# My Model Railroading....



## -Hemi- (May 5, 2014)

Well not only am I model car builder, I am a avid model railroader...... See, I began "modeling" or model building very young, took a liking to where I grew up, in Pennsylvania, (I now reside in New Hampshire) But thats a whole other story for another time. But anyway, I "collected" trains from the age of 2, got my first like most as a Christmas gift, it ran under the tree all night long! (I'm to this day, surprised it ran non-stop all night, with no issues), and didn't hurt the locomotive as I'm not talking about Lionel, I got HO then as I got A LOT of now....More specifically, this first engine was a Bachmann train set loco, nothing compaired to whats out there these days and its a wonder it took all that run time and it still runs to this very day (yes, I still have it!)

But this was the first of a long time collecting, it was a Santa Fe SD40-2, with the little blinking LED in the cab roof. Sort of, sadly, I have NEVER ran it anywhere else, on the floor, or under the tree, thats all it has ever done! "Christmas tree Service" as truely, I model the B&O, Western Maryland, and todays CSX, Santa Fee would have never seen the same areas as the B&O or Western Maryland....

Collected material
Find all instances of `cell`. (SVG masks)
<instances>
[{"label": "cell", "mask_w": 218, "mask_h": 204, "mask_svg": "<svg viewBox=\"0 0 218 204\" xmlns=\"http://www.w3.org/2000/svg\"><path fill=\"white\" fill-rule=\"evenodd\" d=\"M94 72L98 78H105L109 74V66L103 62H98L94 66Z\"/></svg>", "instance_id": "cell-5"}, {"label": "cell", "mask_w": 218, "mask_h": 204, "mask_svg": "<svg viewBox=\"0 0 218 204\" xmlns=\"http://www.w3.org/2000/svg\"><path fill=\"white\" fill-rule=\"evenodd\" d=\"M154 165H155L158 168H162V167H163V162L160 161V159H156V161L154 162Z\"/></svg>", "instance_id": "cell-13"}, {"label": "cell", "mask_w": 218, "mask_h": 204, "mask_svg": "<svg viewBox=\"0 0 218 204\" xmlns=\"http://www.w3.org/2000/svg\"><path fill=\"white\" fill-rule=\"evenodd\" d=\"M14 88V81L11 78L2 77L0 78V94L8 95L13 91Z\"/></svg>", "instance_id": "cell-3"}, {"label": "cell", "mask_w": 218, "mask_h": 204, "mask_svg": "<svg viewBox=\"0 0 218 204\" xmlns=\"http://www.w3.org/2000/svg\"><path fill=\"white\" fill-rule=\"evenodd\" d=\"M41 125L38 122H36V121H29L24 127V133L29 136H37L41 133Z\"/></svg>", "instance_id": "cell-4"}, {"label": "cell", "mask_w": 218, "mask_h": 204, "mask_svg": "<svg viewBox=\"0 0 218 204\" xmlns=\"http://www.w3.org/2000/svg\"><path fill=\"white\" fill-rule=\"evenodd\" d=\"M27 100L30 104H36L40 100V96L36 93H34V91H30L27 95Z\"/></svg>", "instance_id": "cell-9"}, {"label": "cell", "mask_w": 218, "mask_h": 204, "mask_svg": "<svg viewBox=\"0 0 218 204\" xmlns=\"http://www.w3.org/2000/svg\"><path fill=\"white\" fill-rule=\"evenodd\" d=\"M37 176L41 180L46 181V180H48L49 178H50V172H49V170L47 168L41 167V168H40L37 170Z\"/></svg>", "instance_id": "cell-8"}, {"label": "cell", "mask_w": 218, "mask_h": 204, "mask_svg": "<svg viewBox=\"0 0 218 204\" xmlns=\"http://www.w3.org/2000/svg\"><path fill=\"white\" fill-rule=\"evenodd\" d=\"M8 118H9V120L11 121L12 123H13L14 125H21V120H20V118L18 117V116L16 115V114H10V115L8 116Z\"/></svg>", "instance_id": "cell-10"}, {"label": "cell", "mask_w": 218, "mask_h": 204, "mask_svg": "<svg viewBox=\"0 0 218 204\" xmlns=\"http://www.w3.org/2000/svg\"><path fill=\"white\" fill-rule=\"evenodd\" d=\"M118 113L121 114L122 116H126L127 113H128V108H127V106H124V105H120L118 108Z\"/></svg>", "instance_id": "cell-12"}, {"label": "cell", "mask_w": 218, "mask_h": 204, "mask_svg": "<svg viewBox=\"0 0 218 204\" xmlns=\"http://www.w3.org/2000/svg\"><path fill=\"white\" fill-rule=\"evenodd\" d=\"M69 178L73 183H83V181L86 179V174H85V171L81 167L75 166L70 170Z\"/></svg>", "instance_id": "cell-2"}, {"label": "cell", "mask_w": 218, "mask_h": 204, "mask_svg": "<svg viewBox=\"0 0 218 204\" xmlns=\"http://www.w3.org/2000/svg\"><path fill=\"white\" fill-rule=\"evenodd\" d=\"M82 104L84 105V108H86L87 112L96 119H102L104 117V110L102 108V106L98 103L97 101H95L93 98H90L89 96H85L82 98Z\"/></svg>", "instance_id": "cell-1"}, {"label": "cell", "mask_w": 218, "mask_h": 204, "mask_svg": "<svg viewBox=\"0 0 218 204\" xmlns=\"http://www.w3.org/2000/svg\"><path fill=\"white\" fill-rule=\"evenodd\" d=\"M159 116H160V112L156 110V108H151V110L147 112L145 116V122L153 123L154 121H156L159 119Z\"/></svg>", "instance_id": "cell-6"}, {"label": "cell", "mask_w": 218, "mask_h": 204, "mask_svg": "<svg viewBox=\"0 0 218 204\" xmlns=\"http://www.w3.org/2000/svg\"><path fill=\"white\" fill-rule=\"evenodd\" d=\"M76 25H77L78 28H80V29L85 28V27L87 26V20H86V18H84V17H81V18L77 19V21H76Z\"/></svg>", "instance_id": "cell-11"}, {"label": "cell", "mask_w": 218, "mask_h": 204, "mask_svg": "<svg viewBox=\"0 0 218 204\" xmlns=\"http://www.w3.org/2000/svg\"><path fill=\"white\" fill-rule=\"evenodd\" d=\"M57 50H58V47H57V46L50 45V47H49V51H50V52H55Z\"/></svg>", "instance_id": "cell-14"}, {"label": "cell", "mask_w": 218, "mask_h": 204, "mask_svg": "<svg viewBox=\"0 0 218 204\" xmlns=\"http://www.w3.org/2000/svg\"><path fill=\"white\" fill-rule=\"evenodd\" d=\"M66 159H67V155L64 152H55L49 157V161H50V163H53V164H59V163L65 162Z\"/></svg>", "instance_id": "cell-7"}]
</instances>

Your task
Rewrite the model railroading post from "But this was" to "or Western Maryland....", putting "flashing" in place of "blinking".

Solution for this exercise
But this was the first of a long time collecting, it was a Santa Fe SD40-2, with the little flashing LED in the cab roof. Sort of, sadly, I have NEVER ran it anywhere else, on the floor, or under the tree, thats all it has ever done! "Christmas tree Service" as truely, I model the B&O, Western Maryland, and todays CSX, Santa Fee would have never seen the same areas as the B&O or Western Maryland....